WHAT THE TASK REQUIRES:
From the SIP and NAT text below, set down word for word the stretch that begins with "No single solution" and ends after "and react accordingly.".

The SIP Servers in company A must have a Full Qualified Domain Name (FQDN), and company A had to make sure that their service can be accessed from outside. It is a one NAT case scenario resulting into one way voice.

This scenario can be further extended that company A depends on company B for VoIP services (SIP Server in public internet).

• Home User B vs Company A

The same assumption regarding use of SIP Server in company A as above. We have two NAT in this setup; the result will be no voice in both directions.

• Within company A (A vs B)

Two employees want to talk to each other. There shouldn’t be a problem as shown in the setup because they are in the same network.

The scenario can be further extended to assume that company A depends on company B for VoIP services. In this assumption, the router should be intelligent enough to forward the call (media) correctly by keeping local content in the local network.

5.4

Solutions available

No single solution exists to solve all the NAT scenarios discussed above easily. Below are some of the solutions implemented today and their implications.

5.4.1

SIP specific solutions

In these solutions, NAT and firewall are supposed to understand the way SIP operates and react accordingly.

5.4.1.1

Application Layer Gateways (ALGs)

RECORDS SHOWN:

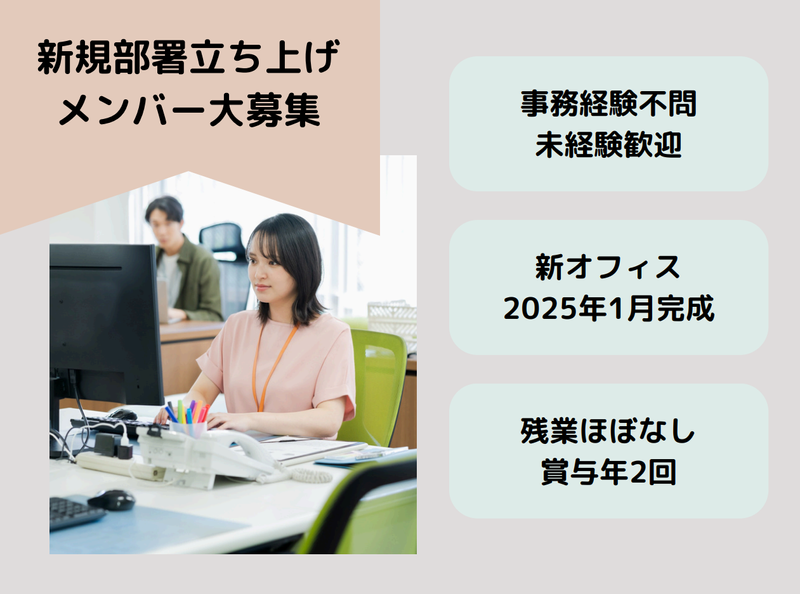 新規部署立ち上げ
メンバー大募集

事務経験不問
未経験歓迎

新オフィス
2025年1月完成

残業ほぼなし
賞与年2回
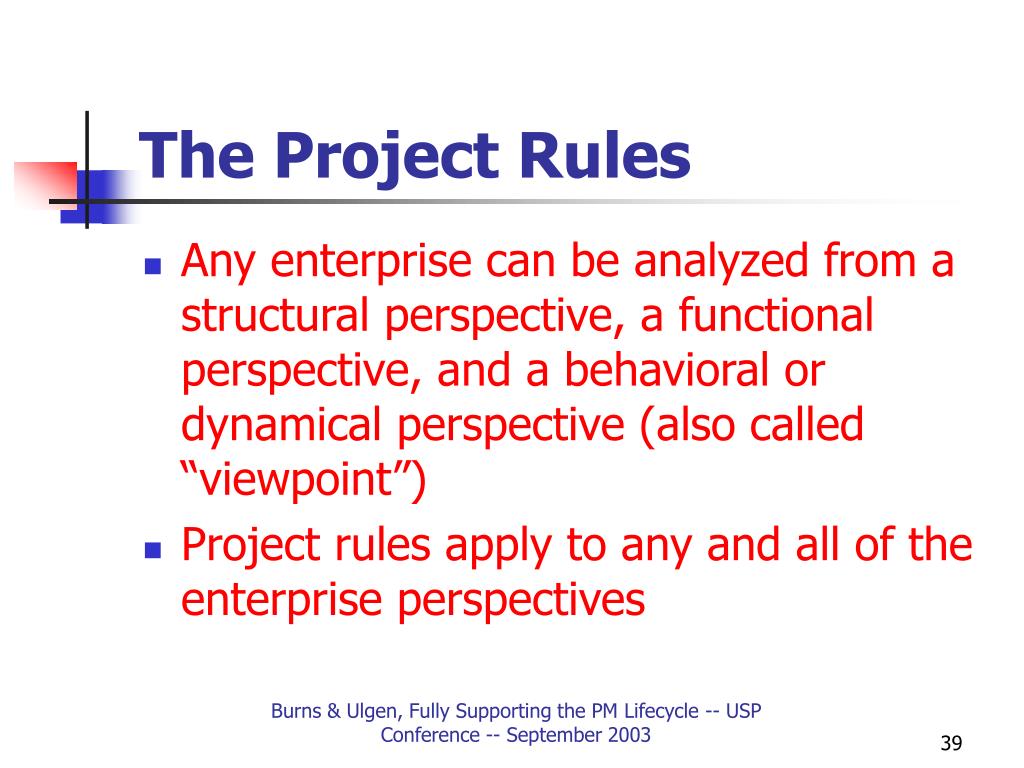 The Project Rules

- Any enterprise can be analyzed from a structural perspective, a functional perspective, and a behavioral or dynamical perspective (also called “viewpoint”)
- Project rules apply to any and all of the enterprise perspectives

Burns & Ulgen, Fully Supporting the PM Lifecycle -- USP Conference -- September 2003

39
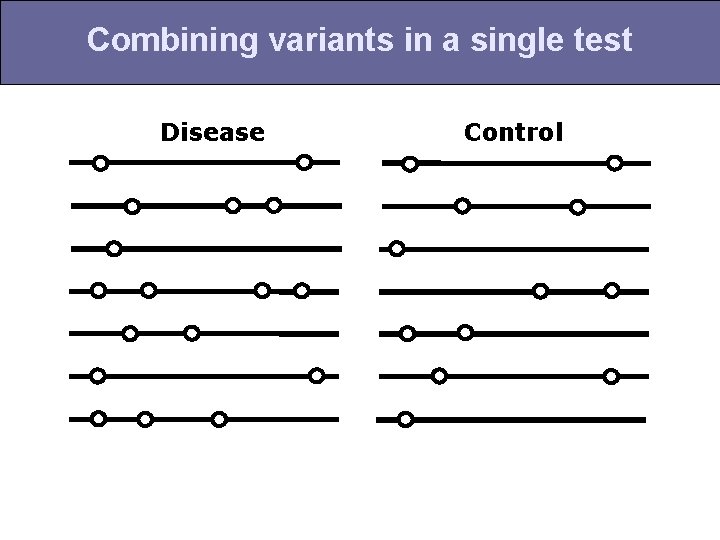 Combining variants in a single test

Disease

Control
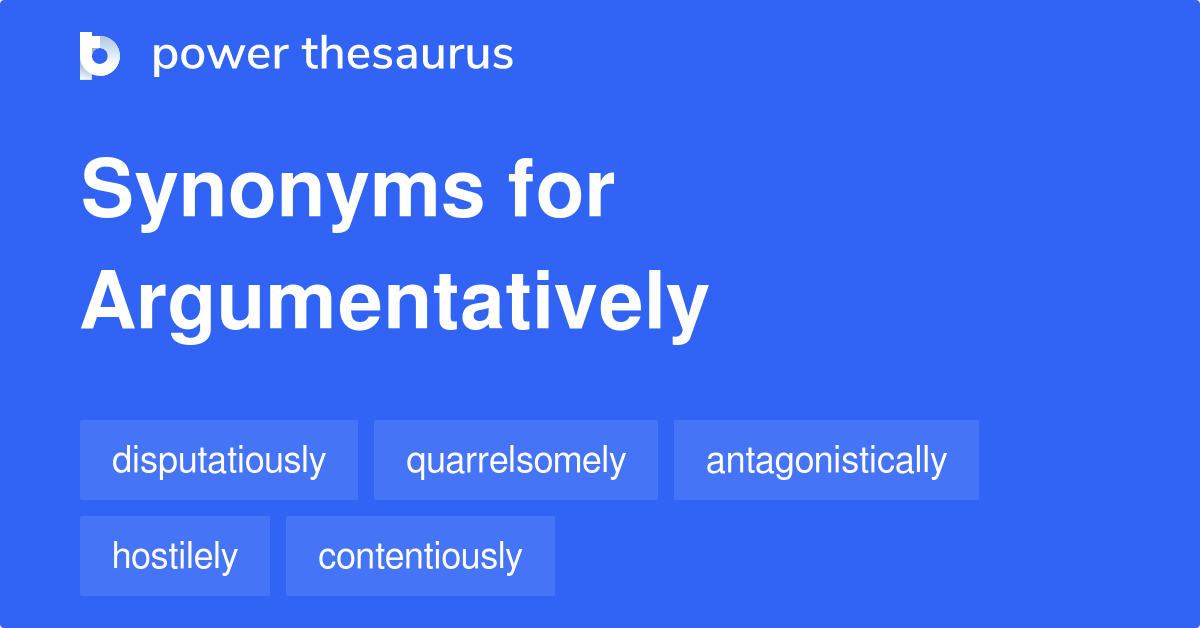 power thesaurus

Synonyms for Argumentatively

disputatiously
quarrelsomely
antagonistically
hostilely
contentiously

TASK RESPONSE:
No single solution exists to solve all the NAT scenarios discussed above easily. Below are some of the solutions implemented today and their implications.

5.4.1

SIP specific solutions

In these solutions, NAT and firewall are supposed to understand the way SIP operates and react accordingly.